Write out every entry precisely as given, leaving the pictures out.

[Transcribed page contents]
#####

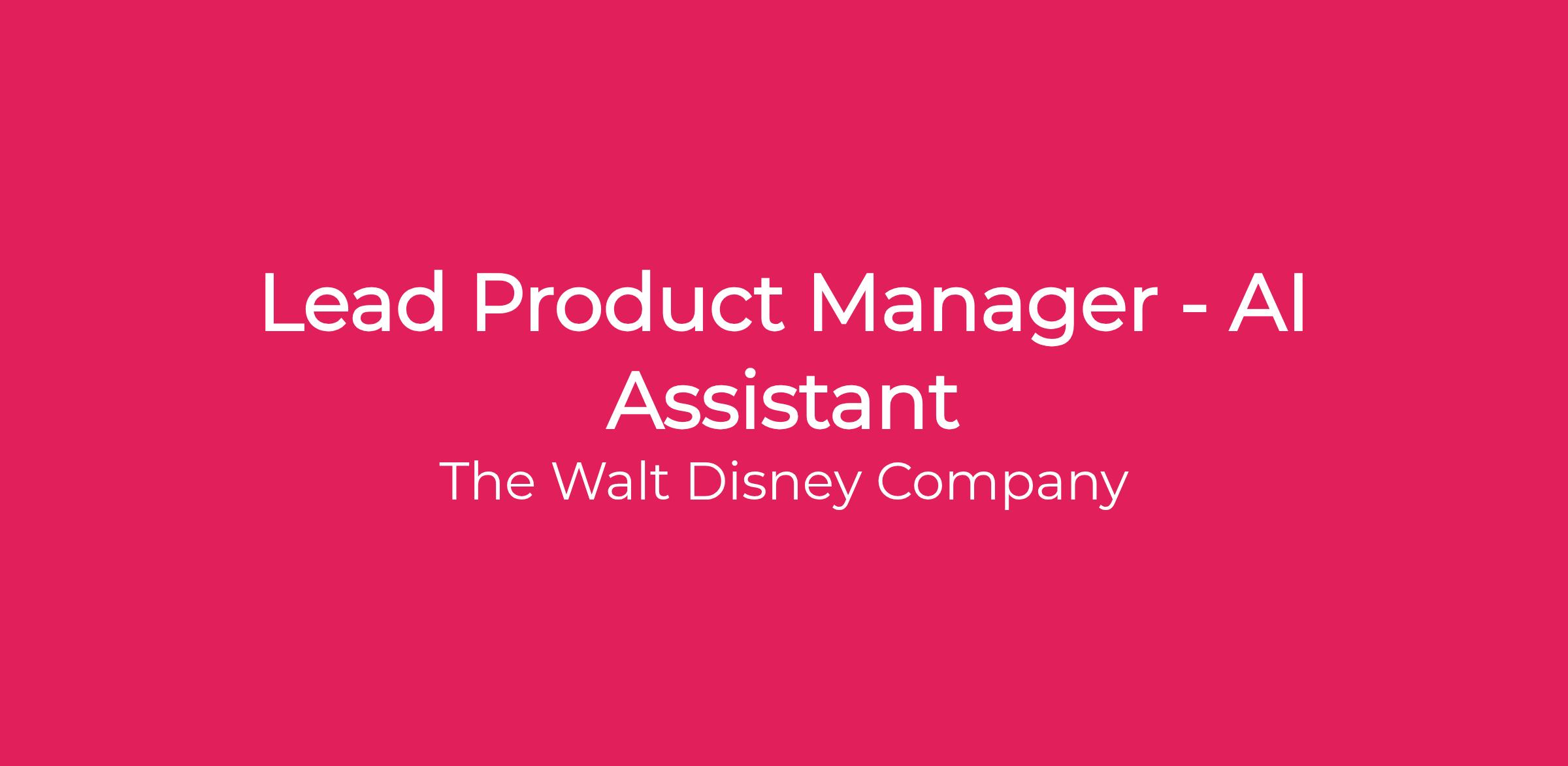 Lead Product Manager - AI Assistant

The Walt Disney Company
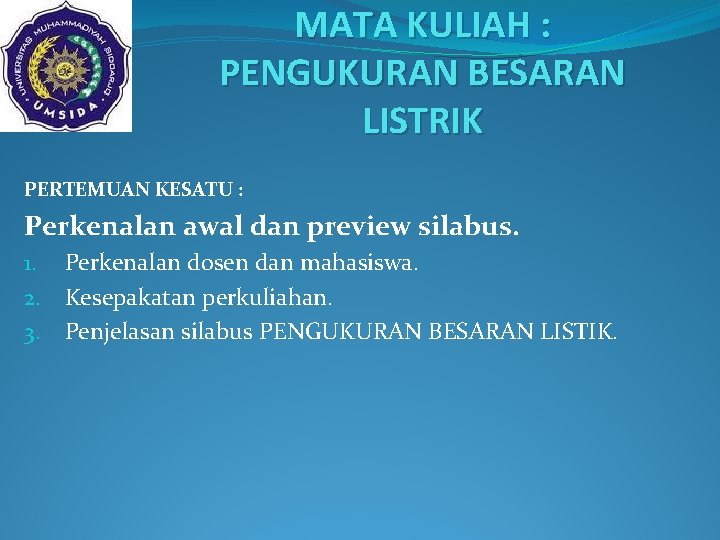 UNIVERSITAS MUHAMMADIYAH SIDOARJO
UMSIDA

MATA KULIAH :
PENGUKURAN BESARAN LISTRIK

PERTEMUAN KESATU :

Perkenalan awal dan preview silabus.

1. Perkenalan dosen dan mahasiswa.
2. Kesepakatan perkuliahan.
3. Penjelasan silabus PENGUKURAN BESARAN LISTIK.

#####

### Answer to this task
 Lead Product Manager - AI Assistant

The Walt Disney Company
 UNIVERSITAS MUHAMMADIYAH SIDOARJO
UMSIDA

MATA KULIAH :
PENGUKURAN BESARAN LISTRIK

PERTEMUAN KESATU :

Perkenalan awal dan preview silabus.

1. Perkenalan dosen dan mahasiswa.
2. Kesepakatan perkuliahan.
3. Penjelasan silabus PENGUKURAN BESARAN LISTIK.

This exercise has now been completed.